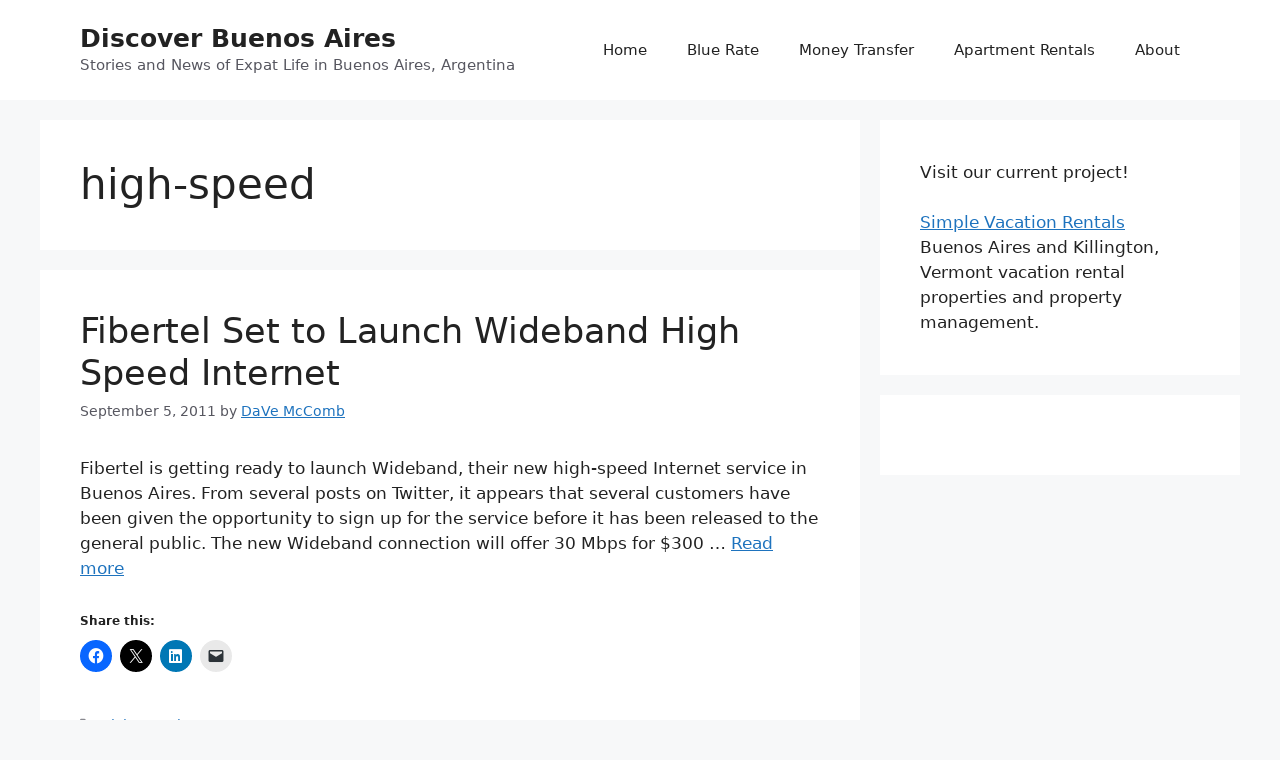

--- FILE ---
content_type: text/html; charset=utf-8
request_url: https://www.google.com/recaptcha/api2/aframe
body_size: 268
content:
<!DOCTYPE HTML><html><head><meta http-equiv="content-type" content="text/html; charset=UTF-8"></head><body><script nonce="AF7474VO0w2ZN4MpgKdWfQ">/** Anti-fraud and anti-abuse applications only. See google.com/recaptcha */ try{var clients={'sodar':'https://pagead2.googlesyndication.com/pagead/sodar?'};window.addEventListener("message",function(a){try{if(a.source===window.parent){var b=JSON.parse(a.data);var c=clients[b['id']];if(c){var d=document.createElement('img');d.src=c+b['params']+'&rc='+(localStorage.getItem("rc::a")?sessionStorage.getItem("rc::b"):"");window.document.body.appendChild(d);sessionStorage.setItem("rc::e",parseInt(sessionStorage.getItem("rc::e")||0)+1);localStorage.setItem("rc::h",'1769074577884');}}}catch(b){}});window.parent.postMessage("_grecaptcha_ready", "*");}catch(b){}</script></body></html>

**WHAT THE TASK REQUIRES:** Pick out each line in the material containing "text".

**RESPONSE AREA:**
content_type: text/html; charset=utf-8
<!DOCTYPE HTML><html><head><meta http-equiv="content-type" content="text/html; charset=UTF-8"></head><body><script nonce="AF7474VO0w2ZN4MpgKdWfQ">/** Anti-fraud and anti-abuse applications only. See google.com/recaptcha */ try{var clients={'sodar':'https://pagead2.googlesyndication.com/pagead/sodar?'};window.addEventListener("message",function(a){try{if(a.source===window.parent){var b=JSON.parse(a.data);var c=clients[b['id']];if(c){var d=document.createElement('img');d.src=c+b['params']+'&rc='+(localStorage.getItem("rc::a")?sessionStorage.getItem("rc::b"):"");window.document.body.appendChild(d);sessionStorage.setItem("rc::e",parseInt(sessionStorage.getItem("rc::e")||0)+1);localStorage.setItem("rc::h",'1769074577884');}}}catch(b){}});window.parent.postMessage("_grecaptcha_ready", "*");}catch(b){}</script></body></html>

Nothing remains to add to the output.